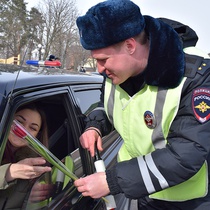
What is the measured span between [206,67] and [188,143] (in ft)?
1.14

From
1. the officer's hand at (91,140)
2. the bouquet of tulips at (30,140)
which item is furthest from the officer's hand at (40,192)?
the officer's hand at (91,140)

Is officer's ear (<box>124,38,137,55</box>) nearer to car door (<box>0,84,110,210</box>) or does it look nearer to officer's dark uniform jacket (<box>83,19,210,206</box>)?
officer's dark uniform jacket (<box>83,19,210,206</box>)

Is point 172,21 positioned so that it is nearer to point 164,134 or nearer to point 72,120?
point 164,134

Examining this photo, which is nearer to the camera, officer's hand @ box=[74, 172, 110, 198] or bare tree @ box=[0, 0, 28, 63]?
officer's hand @ box=[74, 172, 110, 198]

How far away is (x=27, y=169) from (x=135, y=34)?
77 cm

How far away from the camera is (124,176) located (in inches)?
52.7

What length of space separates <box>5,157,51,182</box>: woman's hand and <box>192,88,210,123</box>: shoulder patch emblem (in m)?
0.72

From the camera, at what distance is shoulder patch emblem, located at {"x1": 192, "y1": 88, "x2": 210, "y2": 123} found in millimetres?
1297

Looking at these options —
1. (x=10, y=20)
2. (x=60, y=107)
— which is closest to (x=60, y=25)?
(x=10, y=20)

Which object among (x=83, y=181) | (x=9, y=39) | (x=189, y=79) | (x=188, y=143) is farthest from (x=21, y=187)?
(x=9, y=39)

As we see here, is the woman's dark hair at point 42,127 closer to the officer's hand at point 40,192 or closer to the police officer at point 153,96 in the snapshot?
the officer's hand at point 40,192

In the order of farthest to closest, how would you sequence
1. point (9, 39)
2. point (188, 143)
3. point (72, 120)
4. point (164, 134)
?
1. point (9, 39)
2. point (72, 120)
3. point (164, 134)
4. point (188, 143)

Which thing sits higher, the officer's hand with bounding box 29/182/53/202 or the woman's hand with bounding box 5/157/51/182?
the woman's hand with bounding box 5/157/51/182

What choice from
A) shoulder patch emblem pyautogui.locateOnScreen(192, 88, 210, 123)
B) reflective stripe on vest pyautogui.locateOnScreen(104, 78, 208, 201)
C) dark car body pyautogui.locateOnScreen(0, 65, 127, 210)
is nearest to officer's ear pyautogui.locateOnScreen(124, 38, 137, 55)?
reflective stripe on vest pyautogui.locateOnScreen(104, 78, 208, 201)
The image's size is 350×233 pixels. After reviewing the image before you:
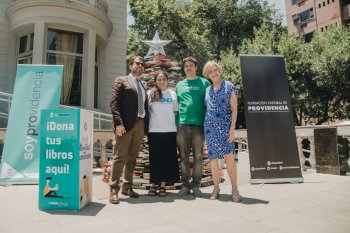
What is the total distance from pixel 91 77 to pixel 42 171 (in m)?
7.58

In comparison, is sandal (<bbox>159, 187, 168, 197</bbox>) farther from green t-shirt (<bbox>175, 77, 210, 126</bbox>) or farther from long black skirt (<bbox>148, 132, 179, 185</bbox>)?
green t-shirt (<bbox>175, 77, 210, 126</bbox>)

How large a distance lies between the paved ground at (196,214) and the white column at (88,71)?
630 centimetres

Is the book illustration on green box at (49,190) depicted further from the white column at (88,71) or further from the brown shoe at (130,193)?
the white column at (88,71)

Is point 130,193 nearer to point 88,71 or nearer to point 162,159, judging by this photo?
point 162,159

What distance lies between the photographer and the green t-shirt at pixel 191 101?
14.5 ft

---*---

> Requirement
Copy out everything from the line containing "Is the book" down to the last of the rows above, reproducing each line unchanged.

> Output for this task
Is the book illustration on green box at (49,190) depicted further from the white column at (88,71) or further from the brown shoe at (130,193)?
the white column at (88,71)

Is point 130,193 nearer to point 88,71 or nearer to point 162,159, judging by this photo?
point 162,159

What distance lies between the photographer and the green t-shirt at pixel 191 101?
14.5 ft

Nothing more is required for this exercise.